• GDP fall of 0.7 per cent much worse than expected
• Diamond Jubilee and weather contributed to slump
• George Osborne insists ‘we’re dealing with debit crisis’
Gross domestic product (GDP) - a broad measure for the economy - fell for the third quarter in a row and by much more than the 0.2 per cent expected by forecasters, according to the Office for National Statistics (ONS).
The dire performance, which represented the biggest quarterly fall since the depths of the financial crisis in the first quarter of 2009, was hindered by an extra bank holiday for the Queen’s Diamond Jubilee and the wettest April to June period on record.
The figure is the ONS’s first estimate and may be revised in coming months, but it suggests the UK is mired in the longest double-dip recession since quarterly records began in 1955 and it is believed to be the longest since the Second World War.
The last double-dip recession was in the 1970s, when the economy was hamstrung amid soaring oil prices and a miners’ strike, but that only lasted two quarters.
Today’s grim economic reading will heap more pressure on the Government and fuel criticism that Chancellor George Osborne’s austerity measures are choking off the recovery.
The UK’s economy is 0.3 per cent smaller than when the coalition came to power in the second quarter of 2010, the ONS figures showed.
However, the statistics body said the Diamond Jubilee celebrations and the weather played a significant part in the latest slump, although it said it was too early to put a figure on its impact.
Mr Osborne said: “We all know the country has deep-rooted economic problems and these disappointing figures confirm that.
“We’re dealing with our debts at home and the debt crisis abroad.
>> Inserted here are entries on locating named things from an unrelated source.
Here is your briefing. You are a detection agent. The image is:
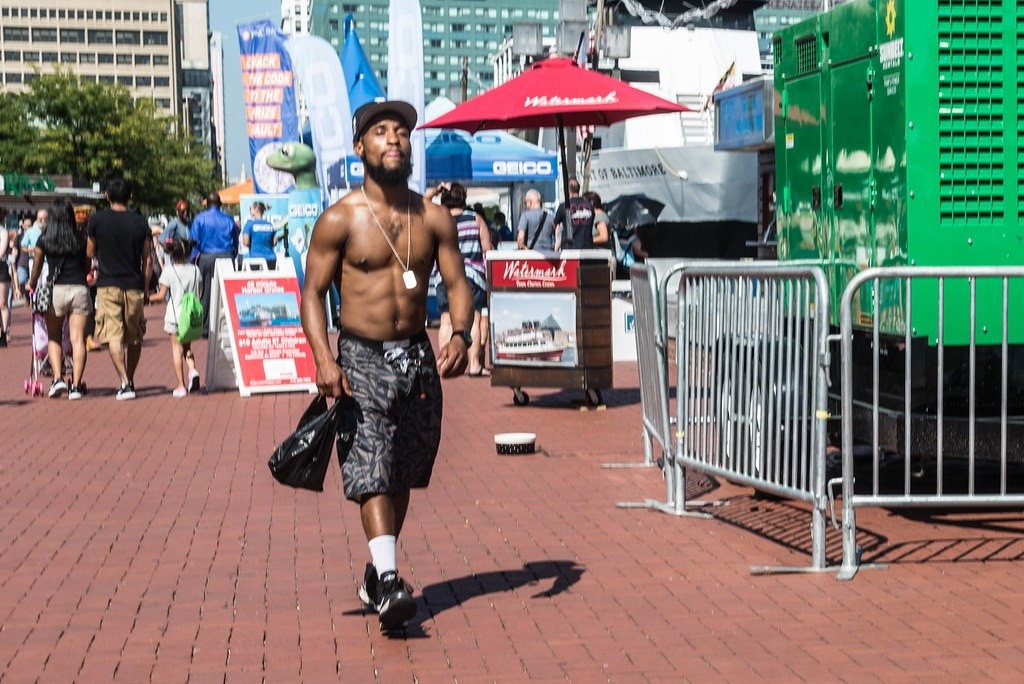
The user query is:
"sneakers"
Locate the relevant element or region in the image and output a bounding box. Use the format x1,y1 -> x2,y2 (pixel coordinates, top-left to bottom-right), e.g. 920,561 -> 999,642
358,561 -> 384,604
68,386 -> 81,400
374,571 -> 418,632
116,384 -> 136,400
188,370 -> 201,392
173,388 -> 186,397
49,378 -> 67,397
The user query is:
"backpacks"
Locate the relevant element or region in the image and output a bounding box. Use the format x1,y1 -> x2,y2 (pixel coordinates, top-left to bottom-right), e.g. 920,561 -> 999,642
168,262 -> 205,344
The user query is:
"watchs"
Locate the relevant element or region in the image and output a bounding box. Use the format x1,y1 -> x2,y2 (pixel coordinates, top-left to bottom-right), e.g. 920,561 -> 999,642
450,329 -> 473,350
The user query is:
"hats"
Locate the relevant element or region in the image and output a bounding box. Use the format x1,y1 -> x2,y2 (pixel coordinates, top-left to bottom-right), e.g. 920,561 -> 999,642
351,101 -> 418,145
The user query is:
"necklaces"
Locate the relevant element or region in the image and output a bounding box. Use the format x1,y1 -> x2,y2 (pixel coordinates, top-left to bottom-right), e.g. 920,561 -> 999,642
361,185 -> 417,289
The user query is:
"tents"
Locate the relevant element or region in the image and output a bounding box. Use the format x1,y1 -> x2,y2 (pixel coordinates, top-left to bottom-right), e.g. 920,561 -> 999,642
325,96 -> 558,214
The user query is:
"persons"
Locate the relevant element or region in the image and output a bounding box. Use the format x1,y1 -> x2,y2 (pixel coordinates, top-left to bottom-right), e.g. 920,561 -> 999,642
300,101 -> 475,631
0,176 -> 278,400
423,181 -> 649,378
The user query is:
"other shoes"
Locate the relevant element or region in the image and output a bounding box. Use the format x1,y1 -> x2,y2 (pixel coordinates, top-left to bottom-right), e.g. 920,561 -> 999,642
0,337 -> 7,347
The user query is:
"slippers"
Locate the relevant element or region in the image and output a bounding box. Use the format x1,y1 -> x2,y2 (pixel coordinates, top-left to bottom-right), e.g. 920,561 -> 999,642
467,366 -> 489,377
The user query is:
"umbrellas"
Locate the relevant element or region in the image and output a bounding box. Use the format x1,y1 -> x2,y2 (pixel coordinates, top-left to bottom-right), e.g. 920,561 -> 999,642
416,54 -> 700,248
603,194 -> 665,230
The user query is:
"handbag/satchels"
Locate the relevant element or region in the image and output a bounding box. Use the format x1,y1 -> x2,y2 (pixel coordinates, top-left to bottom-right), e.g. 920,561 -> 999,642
267,393 -> 342,492
35,285 -> 51,313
We’ve made progress over the last two years in cutting the deficit by 25% and businesses have created over 800,000 new jobs.
“But given what’s happening in the world we need a relentless focus on the economy and recent announcements on infrastructure and lending show that’s exactly what we’re doing.”
The pound fell against the euro as the data increased chances that the Bank of England will pump more emergency money into the economy or drop interest rates further.